• PAGE TEXT:
........

Catherine Brown

D. H. Lawrence and: Pedagogy

October 2022

 

Report of the Twenty-Seventh Meeting of the London D. H. Lawrence Group

Audra Belmore, Shirley Bricout, Annalise Grice, Julianne Newmark, Marina Ragachevskaya

Lawrence and Pedagogy: Teaching Lawrence in Universities Today

 

 

 

 

Thursday, 27th October 2022

 

By Zoom

 

18.30-20.00 UK time

 

 

ATTENDERS

 

36 people attended, including, outside of England, Marina Ragachevskaya in Minsk, Shirley Bricout in Vannes, Brittany, Audra Belmore and Julianne Newmark in Albequerque Uni of New Mexico, Fran et Bob, Antibes in France,  Judith Ruderman in North Carolina, Kathleen Vella in Malta, Tina Ferris in Southern California, Bill Haller, Nicolas from Mexico City, Shanee Stepakoff in Connecticut New Haven, Kethic Cushman

  

INTRODUCTION

 

The intention of the meeting was to discover how Lawrence is being taught at university level across the world. The kind of questions to be considered included:

 

– what are the challenges in teaching Lawrence to university students today?

– is there any resistance from their institution, or students, to teaching Lawrence?

– on which texts do they tend to focus and why?

– what strategies do they use to teach these texts?

– what do they think are the benefits to students of studying Lawrence’s works?

 

The meeting was addressed by five contributors from four different countries: Shirley Bricout represented France, Marina Ragachevskaya represented Belarus, Julianne Newmark with her colleague Audra Belmore represented the United States, and Annalise Grice represented the UK. Each of them (with Julianne and Audra presenting together) presented in turn before the meeting turned to discussion.

 

 

THE PRESENTATIONS

 

SHIRLEY BRICOUT: FRANCE

 

Shirley has been teaching in high schools for 34 years, and has been researching Lawrence for 22. She began with an overview of Lawrence’s position in French society in general. To most French people, the title Lady Chatterley’s Loverrings a bell, although they will not necessarily be able to name the author nor know the fact that Lawrence came to Paris in 1929 to find a publisher because of the increasing numbers of pirated editions being released. Plaques now commemorate his visit to Paris, his stay in Bandol (Hotel Beaurivage, Villa Beau Soleil), and in Vence (the sanatorium Ad Astra, Villa Robermond where he died, and Vence cemetery).

........

• INPUT DATA:
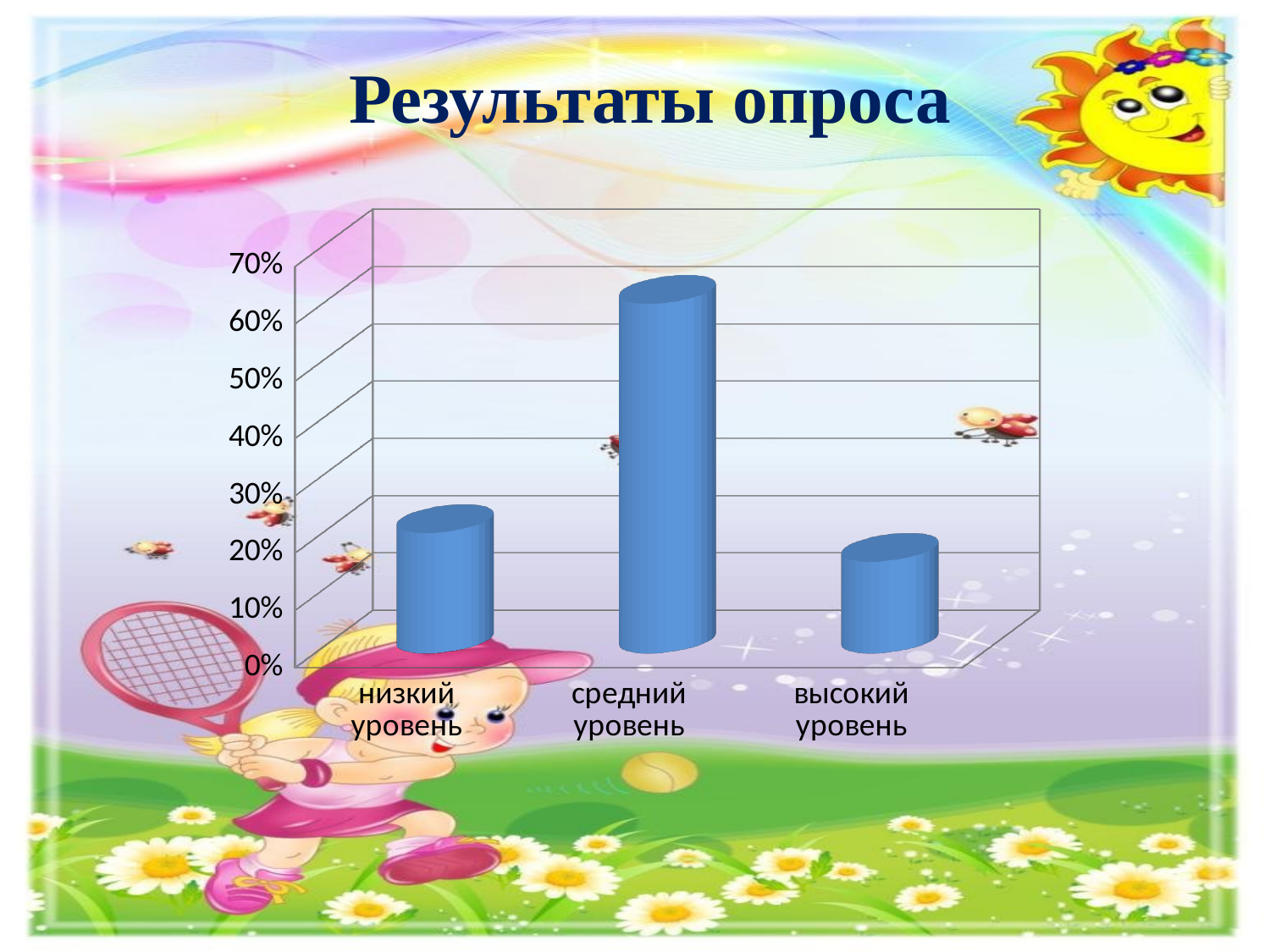
Is the value for средний уровень greater or less than 50%? greater What is the title of the slide with the chart? Результаты опроса Which category has the highest value? средний уровень Which category has the lowest value? высокий уровень What kind of chart is shown on the slide? bar chart How many categories are shown on the chart? 3 Is the value for низкий уровень greater or less than 30%? less Which is larger, the value for низкий уровень or the value for высокий уровень? низкий уровень Is the value for низкий уровень greater or less than 10%? greater What is the highest value shown on the vertical axis? 70%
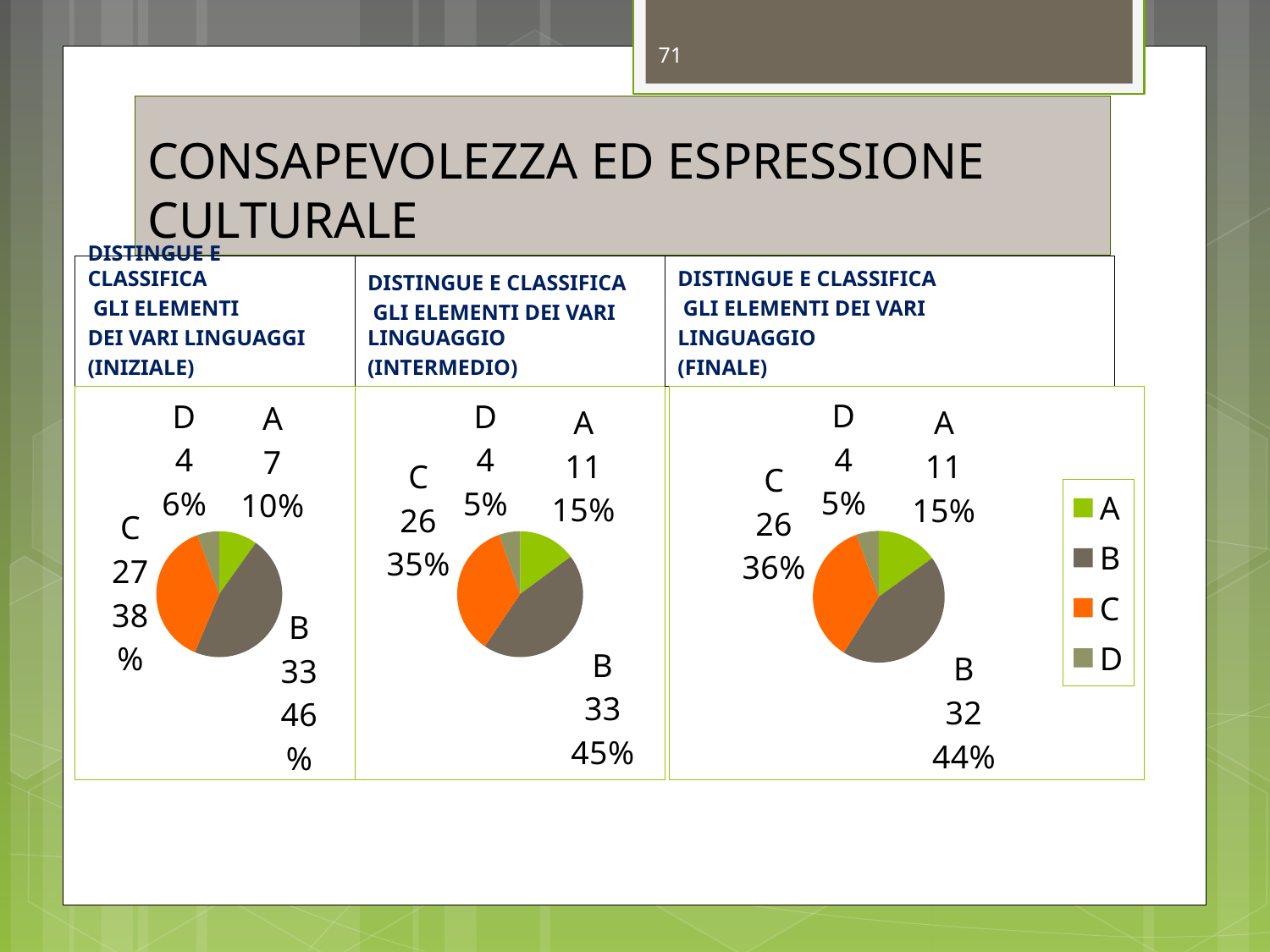
In the right (FINALE) pie chart, which category has the largest share? B How many categories does each pie chart show? 4 In the right (FINALE) pie chart, what is the difference between the values for B and C? 6 In the middle (INTERMEDIO) pie chart, which is larger, the value for A or the value for C? C In the left (INIZIALE) pie chart, what is the value for category B? 33 In the middle (INTERMEDIO) pie chart, what is the value for category A? 11 What type of chart is used on this slide? pie chart In the middle (INTERMEDIO) pie chart, what percentage share does category D have? 5% In the left (INIZIALE) pie chart, what percentage share does category C have? 38% Which colour represents category C in the legend? orange In the left (INIZIALE) pie chart, which category has the smallest share? D In the right (FINALE) pie chart, what is the value for category C? 26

........

• PROBLEM SET:
• A. In the meeting report above, for how many years has Shirley Bricout been researching Lawrence?
• B. For each statement, decide whether the meeting report agrees, and quote the words that settle it: (i) The meeting took place by Zoom. (ii) Forty people attended the meeting. (iii) Lawrence went to Paris in 1929 to find a publisher.
• C. Carry the meeting report on from its last sentence.

• ANSWERS TO THE EXERCISES:
• A. 22 years.

• B.
(i) Yes: "By Zoom"
(ii) No: "36 people attended"
(iii) Yes: "Lawrence came to Paris in 1929 to find a publisher"

• C.
Lawrence had travelled across France for the first time in November 1919 on his way to Italy, but did not stop. He first stayed in France in 1924, when he spent 20 days in and around Paris, and visited Versailles and Chartres. He came back to Paris where he spent a few days en route to Lausanne at the end of September 1926. While in Paris, Aldous Huxley had introduced Lawrence to some of the French authors of La Nouvelle Revue Française, including André Maurois and François Mauriac. The literary critic Gabriel Marcel wrote that he believed that Lawrence had been unfairly treated in France (only a couple of his poems had been published in French literary magazines). Although Marcel was overwhelmed by the beauty of the novel Lady Chatterley’s Lover, he doubted that he would agree to translate it unabridged.

Around 25 of Lawrence’s works have been translated into French. “The Fox” was translated during his lifetime in 1928, then there was a cluster of translations after his death (it is to be noted that Lady Chatterley’s Lover was never banned in France). Although many of these are out of print, it is easy to find them second-hand.

 

 

More recent translations include:

 

 

Within academia, the journal Etudes Lawrenciennes was founded in 1986 in Nanterre to promote Lawrencian studies in France. It is edited by Ginette Roy and is now online.

Lawrence’s works are on the curriculum for teachers’ competitive exams (the Agrégation), which an aspiring teacher can take if s/he has a Master’s degree.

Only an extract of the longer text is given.